両親を事故で失い、実家もない北海道に帰郷したのは約20年ぶりだった。
同窓会は二日後である。
久々に懐かしい湿原でも見ようとレンタカーを走らせていた・・・
(・・・こんなところに?)
周りには駐車している車もないし誰もいない。
低学年の小学生・・・?
自分の車を止めて、ランドセルを背負った女の子に声をかけた。
「こんなところで何をしてるの?」
その子は何も答えずに手を一方向にかざした。
指の先を見たが、かつての側溝らしき茂みがあるばかり?
「・・・タンバリンが かわいそう・・・」
「タンバリンがあるの?」
コクンと女の子は頷いて私を見つめた。
私は車を降りて、女の子が指差した茂みに入った。
「あった?!」
側溝の茂みの中にあるタンバリンを見つけた。
手に掲げて振り返ると女の子の姿は消えていた。
道路に戻ると、脇に・・・古い花束らしき残骸があった。
ここで事故に遭った女の子だったのだろうか?
☆☆☆
予定通り 湿原を歩いた。
何故か・・・手には女の子のタンバリンを持っていた。
歩く度に チリチリ鈴が鳴っていた・・・
キョ、キョキョ、キョーッ!
タンチョウが飛来する季節には早いが オジロワシの甲高い鳴き声が
一帯に響いた。
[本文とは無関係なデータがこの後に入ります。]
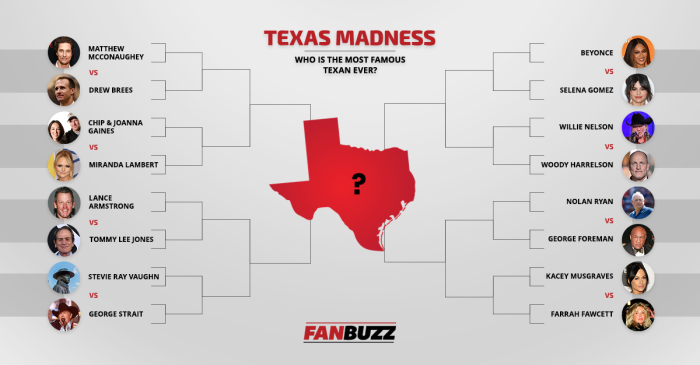 Texas Madness: Let's Find the Most Famous Texan Ever
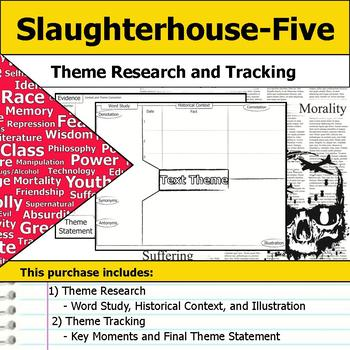Slaughterhouse-Five - Theme Tracking Notes -  Etymology & Context Research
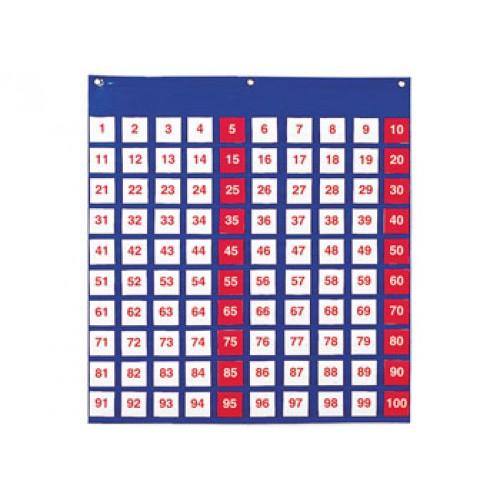 Hundreds Pocket Chart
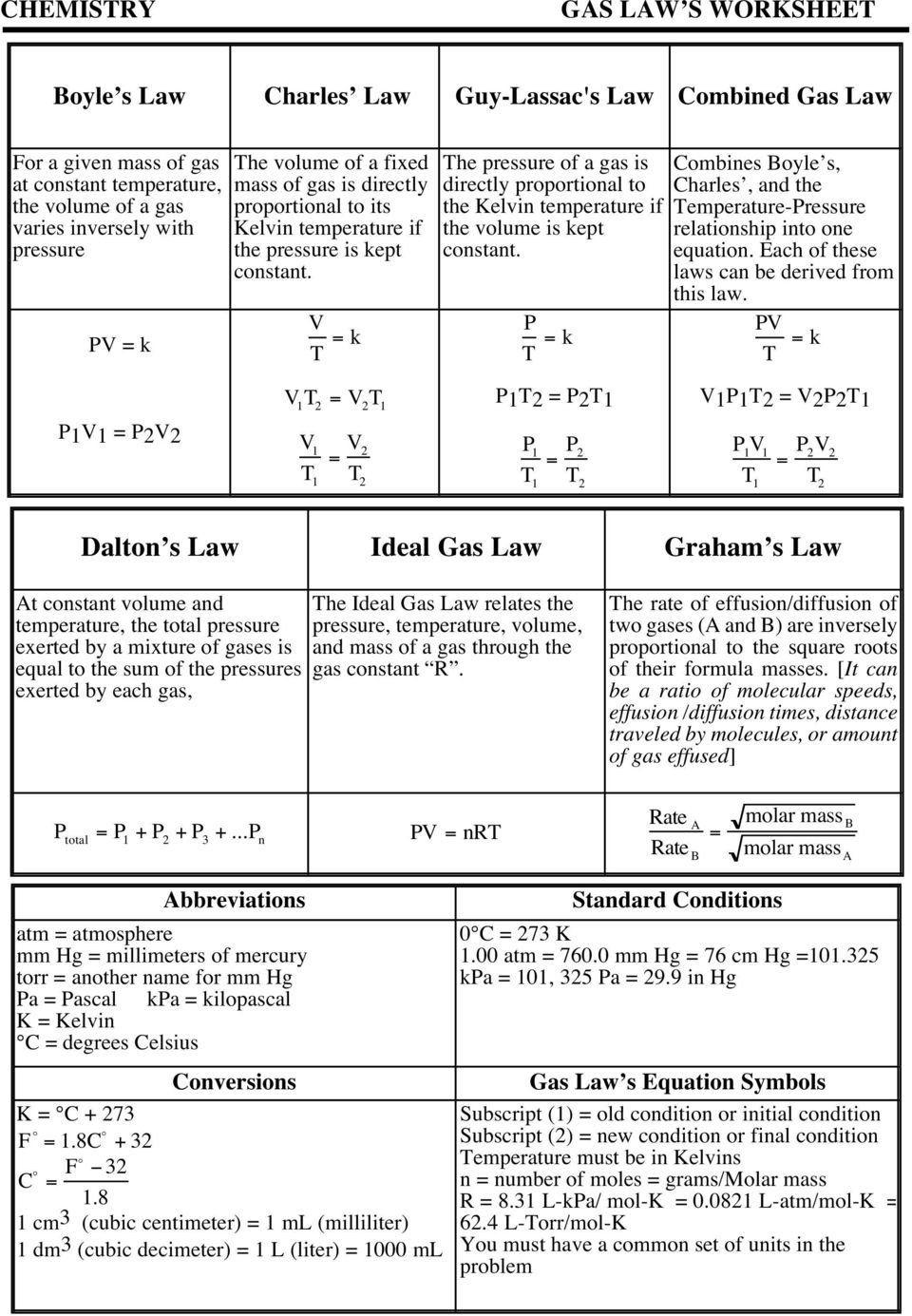 Boyle S Law Worksheet Pdf   worksheet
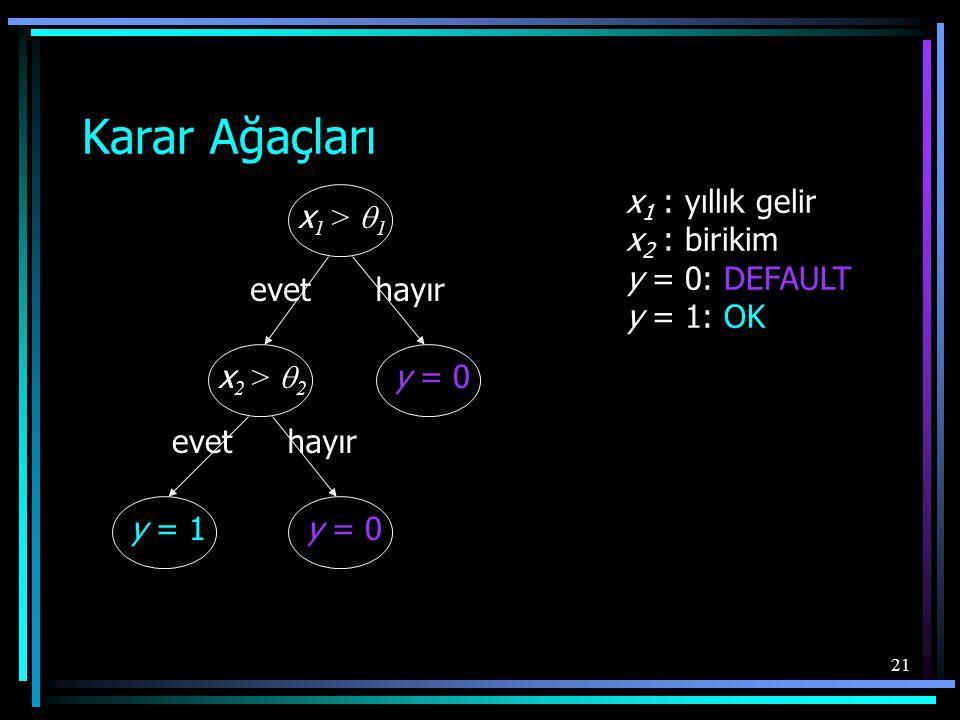 21 Karar Ağaçları x 1 : yıllık gelir x 2 : birikim y = 0: DEFAULT y = 1: OK x 1 >  1 x 2 >  2 y = 0 y = 1 y = 0 evet hayır evet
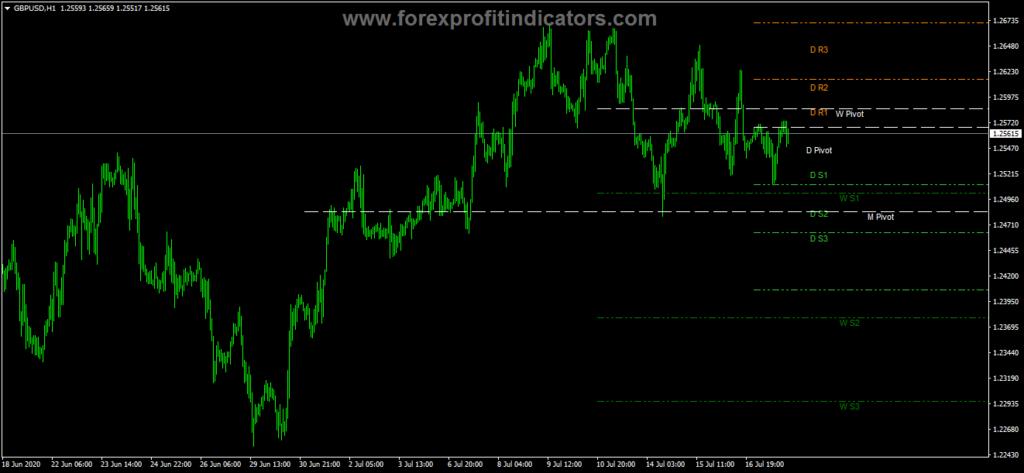 Free Download Forex Indicators 2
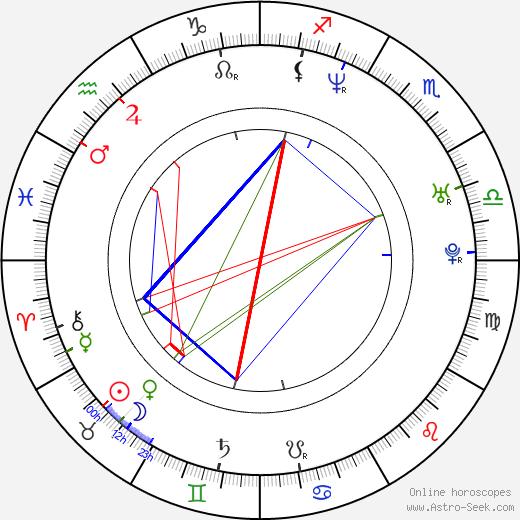 Jennifer Tung tema natale, oroscopo, Jennifer Tung oroscopi gratuiti, astrologia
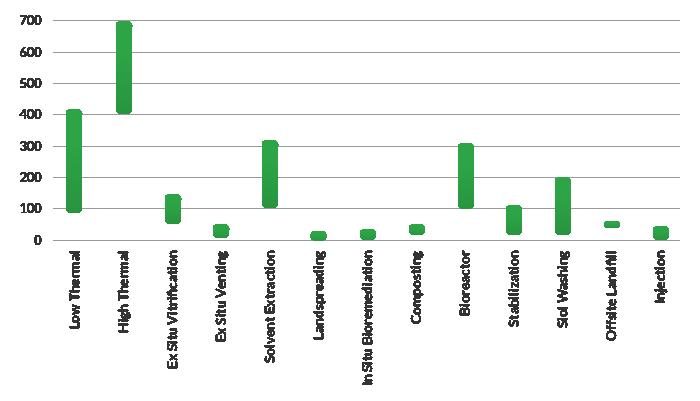 biosorb-graph.png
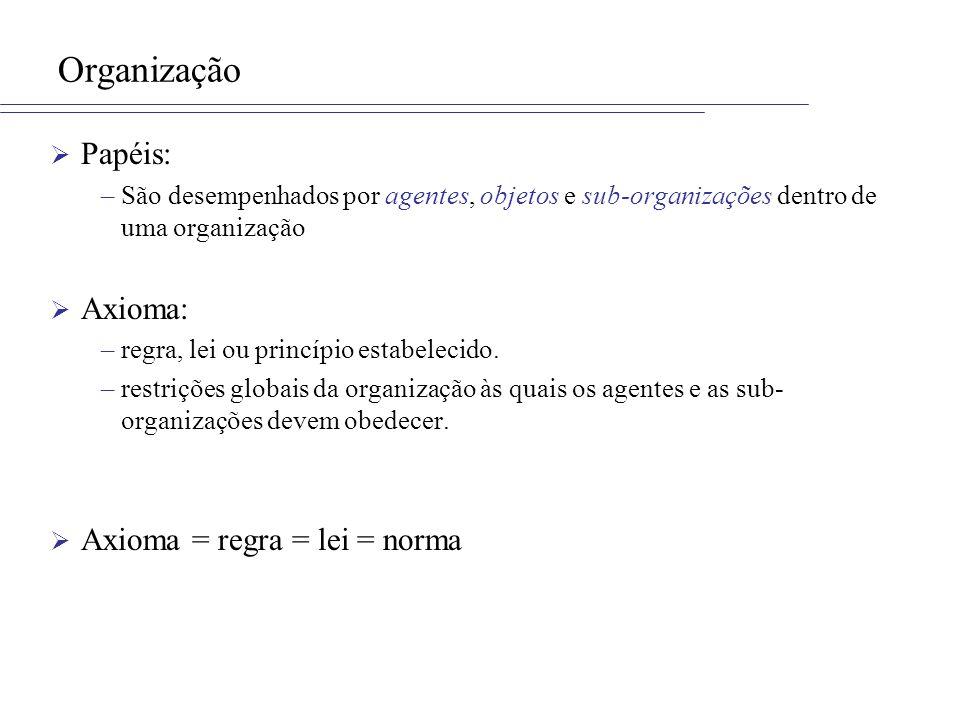 Organização Papéis: Axioma: Axioma = regra = lei = norma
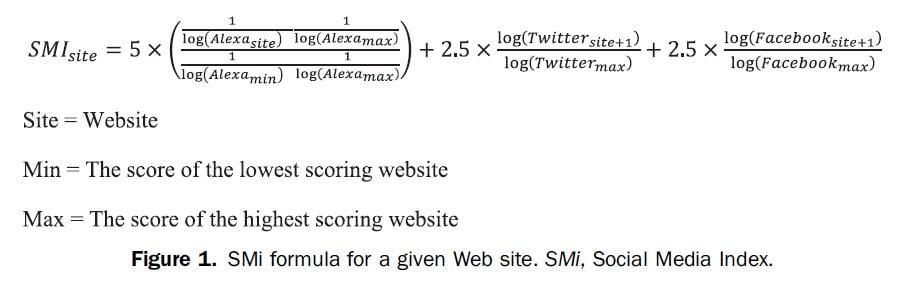 Social Media index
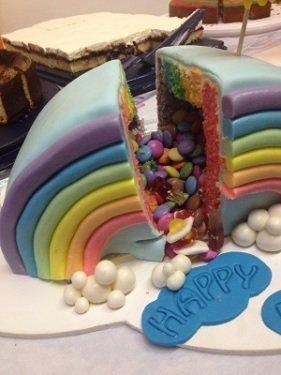Wie bekomme ich Smarties in den Kuchen?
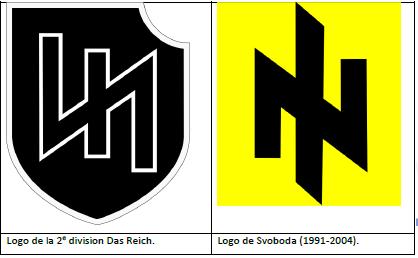 logo nazi svoboda
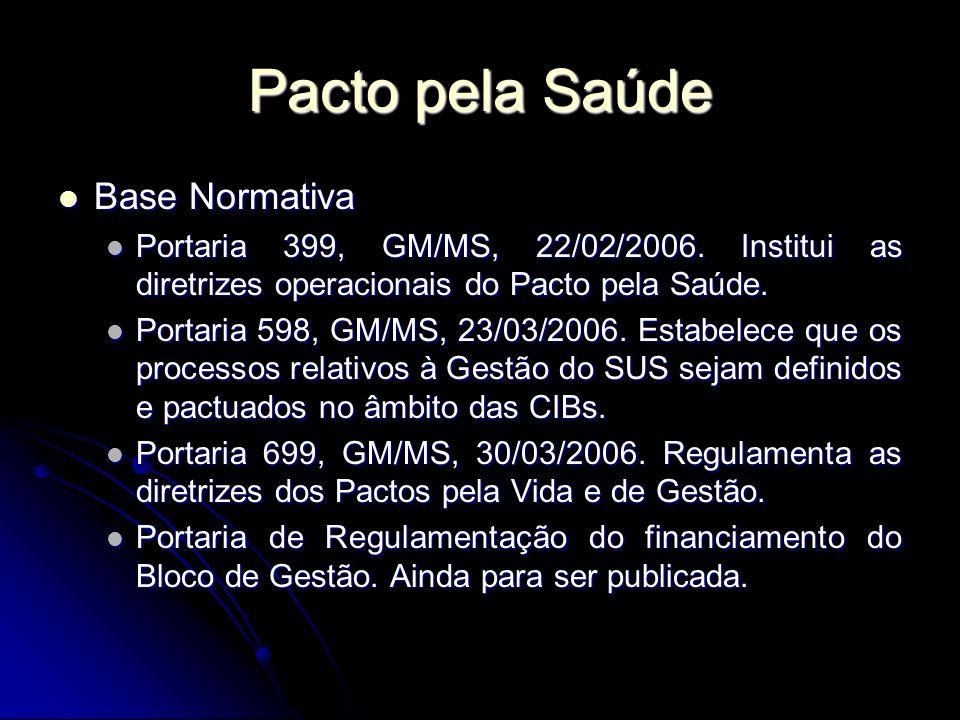 Pacto pela Saúde Base Normativa Base Normativa Portaria 399, GM/MS, 22/02/2006.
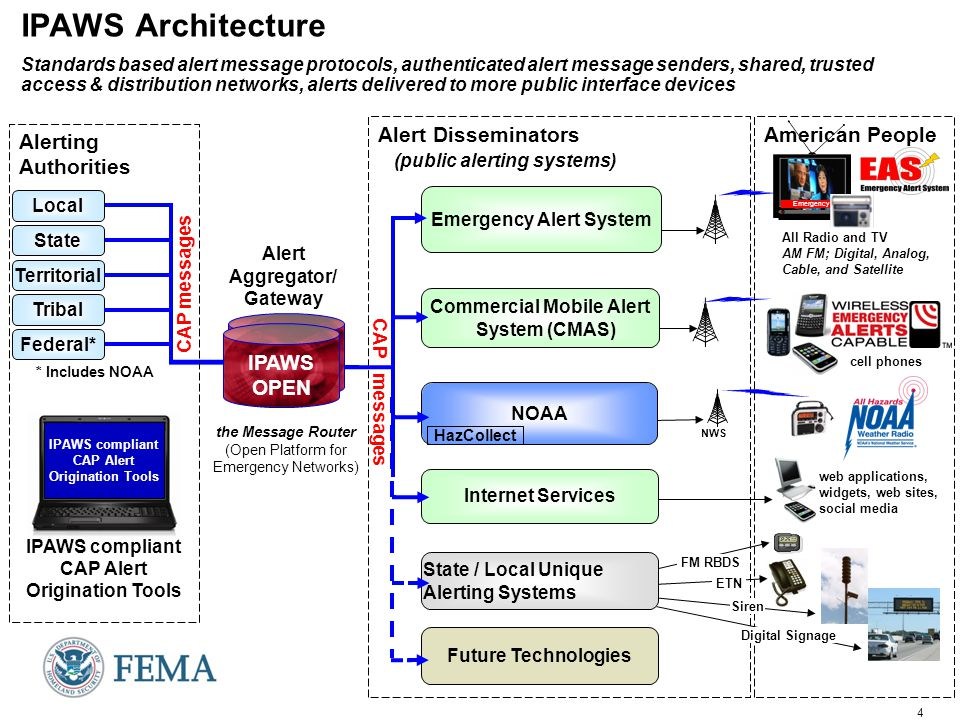 15 Federal Government Roles in WEA/CMAS  FCC's Public Safety & Homeland Security Bureau is the regulatory authority for CMAS –Requirements for participation in the voluntary Commercial Mobile Alert System are defined in Title 47 Code of Federal Regulations (CFR) Part 10  FEMA's IPAWS-OPEN is the Federal Alert Gateway defined in the FCC rules –Authenticates public alerting authorities –Provides technical interface to carriers  For regulatory questions: –see the FCC's website at http://transition.fcc.gov/pshs/services/cmas.html –or contact: Gregory Cooke Associate Chief, Policy and Licensing Division Public Safety & Homeland Security Bureau Federal Communications Commission (202) 418-2351 Gregory.Cooke@fcc.gov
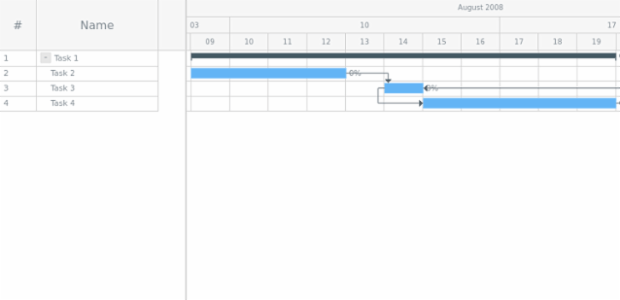 GANTT Chart 06 created by anonymous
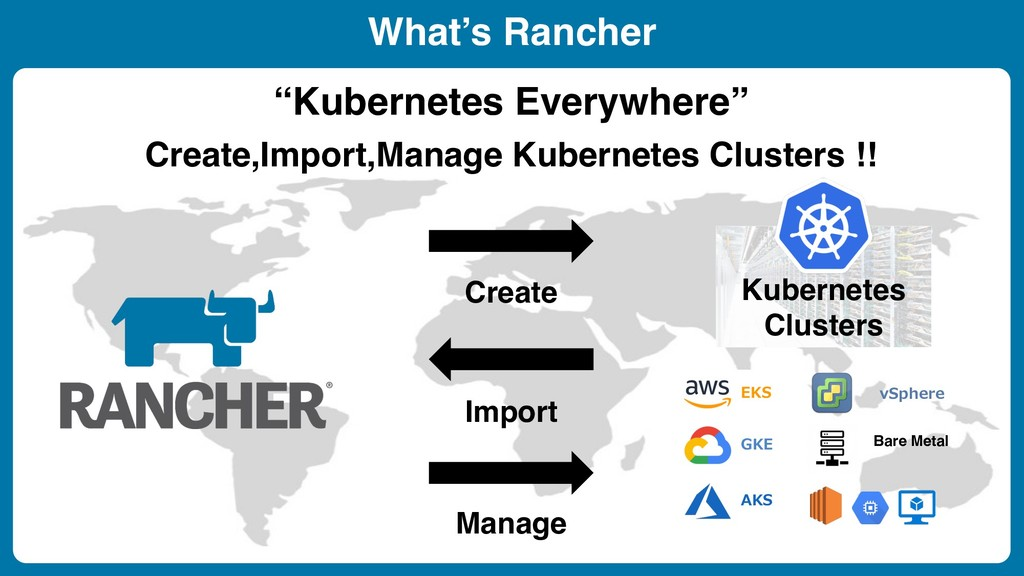 Install Rancher on a Kubernetes Cluster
それに釣られたように樹をつつくアカゲラのドラミングが
呼応するように打ち鳴らされる・・・☆
一瞬、女の子の笑顔を見た気がした・・・
まるで急かされたように私は・・・タンバリンを鳴らした☆
野鳥と虫たちの合唱が
一斉に湿原を満たした・・・🎶
【了】
(621字)
*このお話はフィクションです。